Task set:
1) In the thread about reprocessing hanging tasks, which name signs off each message? List them in the order the messages appear.
2) Translate this sentence from the thread about reprocessing hanging tasks into Spanish: "Speculative re-execution is among the list of features we'd like to add, but it is not a high priority for me."
3) Reproduce a passage from the thread about reprocessing hanging tasks. Begin with the words "Posted to dev@nutch.apache.org" and stop after "to find it.".
— Start of Page —
You are viewing a plain text version of this content. The canonical link for it is here.
Posted to dev@nutch.apache.org by Stefan Groschupf <sg...@media-style.com> on 2005/10/10 15:34:26 UTC
reprocessing hanging tasks
Hi,
I tried to understand the jobtracker code.
Hmm more than 1000 lines of code in just one class. :-( This makes
understanding code very difficult.
Anyway I'm missing a mechanism to reprocess hanging tasks. May I just
didn't find the code, but I invest some time to find it.
As the google paper describe the original map reduce reprocess tasks
that may still run but are much slower than the other tasks because
of some hardware failures.
Since I notice that task-tracker isn't that stabile yet, I would
really love to have such a reprocessing mechanism.
Actually I seen tasks are reprocessed in case the task-tracker crash
and does not return any reports anymore or the task-tracker report a
task failure.
But for example in case the network speed of a fetching mapping task
is very very slow the job itself needs for ever.
I would suggest add start time and finishing time to the task object
and set these values until status changes.
We can calculate a average time a task need for processing based on
this values.
Than we have a configurable value of minimal finished tasks before we
start to reprocessing tasks. For example 80% tasks need to be ready.
Further more we have a configurable values threshold, in case the
processing time of a task is treshold * average processing time, we
just reprocessing the task on a other tasktracker.
What do people think?
Do I miss the section in the jobtracker where this is done, or are
people interested that I submit a patch doing this mechanism?
Stefan
Re: reprocessing hanging tasks
Posted by Doug Cutting <cu...@nutch.org>.
Stefan Groschupf wrote:
> May we misunderstand each other, I do not mean tasks that crash, I mean
> tasks that are 20 times slower on one machine as the other tasks on the
> other machines.
Ah, I call that "speculative re-exectution". Nutch does not yet
implement that.
I don't think speculative re-execution of tasks would help much with
fetching, since a fetch task that is slow on one machine will probably
be slow on another. What would probably make the fetcher faster is to
use Thread.kill() on fetcher threads which have exceeded a timeout, and
then replace them with a new Fetcher thread.
Speculative re-execution is among the list of features we'd like to add,
but it is not a high priority for me.
Doug
Re: reprocessing hanging tasks
Posted by Stefan Groschupf <sg...@media-style.com>.
Doug,
I definitely run several times in problems, where task-trackers was
sending hard-beat messages but hadn't process the job anymore.
For example no new pages was fetched but the page / sec. statistic
becomes slow and slower.
I personal would think it makes more sense in case the jobtracker
decide if a task is over the average processing time and need to be
reexcuted or not.
The last section of the google paper covers this issue and they
notice performance improvements by reexecutng task that are over a
specific time.
May we misunderstand each other, I do not mean tasks that crash, I
mean tasks that are 20 times slower on one machine as the other tasks
on the other machines.
Stefan
Am 10.10.2005 um 20:16 schrieb Doug Cutting:
> Stefan Groschupf wrote:
>
>> Do I miss the section in the jobtracker where this is done, or
>> are people interested that I submit a patch doing this mechanism?
— End of Page —
— Start of Raw records —
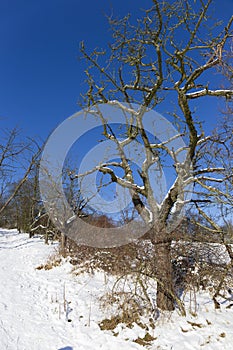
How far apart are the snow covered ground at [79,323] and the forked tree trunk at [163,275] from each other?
0.25 meters

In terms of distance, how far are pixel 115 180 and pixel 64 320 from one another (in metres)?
3.16

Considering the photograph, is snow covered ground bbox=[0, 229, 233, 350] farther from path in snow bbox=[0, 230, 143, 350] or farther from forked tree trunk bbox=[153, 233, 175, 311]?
forked tree trunk bbox=[153, 233, 175, 311]

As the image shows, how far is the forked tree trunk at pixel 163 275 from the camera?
16.0 feet

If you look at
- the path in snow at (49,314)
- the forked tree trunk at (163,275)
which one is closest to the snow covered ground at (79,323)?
the path in snow at (49,314)

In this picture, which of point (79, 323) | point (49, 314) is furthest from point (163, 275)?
point (49, 314)

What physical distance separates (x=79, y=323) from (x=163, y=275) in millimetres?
1900

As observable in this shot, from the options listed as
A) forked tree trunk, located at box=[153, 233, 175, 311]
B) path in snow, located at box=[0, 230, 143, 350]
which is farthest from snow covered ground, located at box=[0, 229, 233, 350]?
forked tree trunk, located at box=[153, 233, 175, 311]

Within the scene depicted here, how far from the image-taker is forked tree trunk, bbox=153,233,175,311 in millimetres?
4879

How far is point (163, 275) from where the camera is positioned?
499 centimetres

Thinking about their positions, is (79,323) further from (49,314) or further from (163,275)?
(163,275)

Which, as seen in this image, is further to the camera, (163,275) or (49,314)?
(49,314)

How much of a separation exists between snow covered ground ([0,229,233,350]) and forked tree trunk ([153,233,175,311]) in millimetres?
251

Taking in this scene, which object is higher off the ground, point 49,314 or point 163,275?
point 163,275

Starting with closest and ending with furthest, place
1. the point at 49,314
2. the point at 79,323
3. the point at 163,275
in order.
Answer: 1. the point at 79,323
2. the point at 163,275
3. the point at 49,314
— End of Raw records —
Problem solutions:
1) Stefan; Doug; Stefan

2) La reejecución especulativa está en la lista de funciones que nos gustaría añadir, pero no es una alta prioridad para mí.

3)
Posted to dev@nutch.apache.org by Stefan Groschupf <sg...@media-style.com> on 2005/10/10 15:34:26 UTC
reprocessing hanging tasks
Hi,
I tried to understand the jobtracker code.
Hmm more than 1000 lines of code in just one class. :-( This makes
understanding code very difficult.
Anyway I'm missing a mechanism to reprocess hanging tasks. May I just
didn't find the code, but I invest some time to find it.